EXTRACTED DATA
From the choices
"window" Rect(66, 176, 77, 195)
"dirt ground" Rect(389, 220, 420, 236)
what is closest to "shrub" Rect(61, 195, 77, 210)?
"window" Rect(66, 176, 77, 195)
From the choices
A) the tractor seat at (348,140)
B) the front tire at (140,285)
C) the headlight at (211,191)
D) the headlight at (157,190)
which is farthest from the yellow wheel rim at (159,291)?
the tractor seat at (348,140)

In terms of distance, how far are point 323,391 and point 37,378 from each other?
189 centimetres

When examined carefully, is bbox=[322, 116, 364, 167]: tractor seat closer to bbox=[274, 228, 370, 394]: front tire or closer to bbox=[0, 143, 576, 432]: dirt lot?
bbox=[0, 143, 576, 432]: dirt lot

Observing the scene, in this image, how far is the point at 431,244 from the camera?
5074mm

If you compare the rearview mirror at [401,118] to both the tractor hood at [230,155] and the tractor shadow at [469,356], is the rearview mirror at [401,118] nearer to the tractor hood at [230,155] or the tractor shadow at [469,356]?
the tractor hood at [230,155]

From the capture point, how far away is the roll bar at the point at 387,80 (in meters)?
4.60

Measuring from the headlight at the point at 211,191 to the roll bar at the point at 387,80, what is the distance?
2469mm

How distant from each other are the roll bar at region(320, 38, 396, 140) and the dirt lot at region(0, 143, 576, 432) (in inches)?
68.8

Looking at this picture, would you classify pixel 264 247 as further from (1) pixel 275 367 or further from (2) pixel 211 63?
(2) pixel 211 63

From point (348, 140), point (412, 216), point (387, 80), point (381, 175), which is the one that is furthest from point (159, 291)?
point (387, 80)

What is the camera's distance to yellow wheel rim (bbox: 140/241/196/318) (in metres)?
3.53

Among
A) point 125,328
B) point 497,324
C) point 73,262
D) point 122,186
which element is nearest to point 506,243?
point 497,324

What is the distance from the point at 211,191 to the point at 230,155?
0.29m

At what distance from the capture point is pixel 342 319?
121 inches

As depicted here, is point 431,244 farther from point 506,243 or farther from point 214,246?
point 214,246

THE REQUEST
Exactly reproduce every line found in the records.

SOLUTION FOR THIS TASK
From the choices
"window" Rect(66, 176, 77, 195)
"dirt ground" Rect(389, 220, 420, 236)
what is closest to "shrub" Rect(61, 195, 77, 210)?
"window" Rect(66, 176, 77, 195)
From the choices
A) the tractor seat at (348,140)
B) the front tire at (140,285)
C) the headlight at (211,191)
D) the headlight at (157,190)
which is farthest from the yellow wheel rim at (159,291)?
the tractor seat at (348,140)

In terms of distance, how far are point 323,391 and point 37,378 from each other?
189 centimetres

When examined carefully, is bbox=[322, 116, 364, 167]: tractor seat closer to bbox=[274, 228, 370, 394]: front tire or closer to bbox=[0, 143, 576, 432]: dirt lot?
bbox=[0, 143, 576, 432]: dirt lot

Observing the scene, in this image, how far is the point at 431,244 from the camera?
5074mm

If you compare the rearview mirror at [401,118] to both the tractor hood at [230,155] and the tractor shadow at [469,356], is the rearview mirror at [401,118] nearer to the tractor hood at [230,155] or the tractor shadow at [469,356]?
the tractor hood at [230,155]

From the capture point, how far away is the roll bar at the point at 387,80 (in meters)?
4.60

Measuring from the headlight at the point at 211,191 to the roll bar at the point at 387,80, what is the distance?
2469mm

How distant from each other are the roll bar at region(320, 38, 396, 140) and the dirt lot at region(0, 143, 576, 432) (in inches)?
68.8

Looking at this picture, would you classify pixel 264 247 as further from (1) pixel 275 367 or further from (2) pixel 211 63?
(2) pixel 211 63

From point (348, 140), point (412, 216), point (387, 80), point (381, 175), which is the one that is furthest from point (159, 291)?
point (387, 80)

What is the camera's distance to yellow wheel rim (bbox: 140/241/196/318) (in metres)?
3.53

Among
A) point 125,328
B) point 497,324
C) point 73,262
D) point 122,186
which element is nearest to point 506,243?
point 497,324

What is the distance from the point at 211,191 to the point at 230,155?
0.29m

At what distance from the capture point is pixel 342 319?
121 inches

As depicted here, is point 431,244 farther from point 506,243 or farther from point 214,246?
point 214,246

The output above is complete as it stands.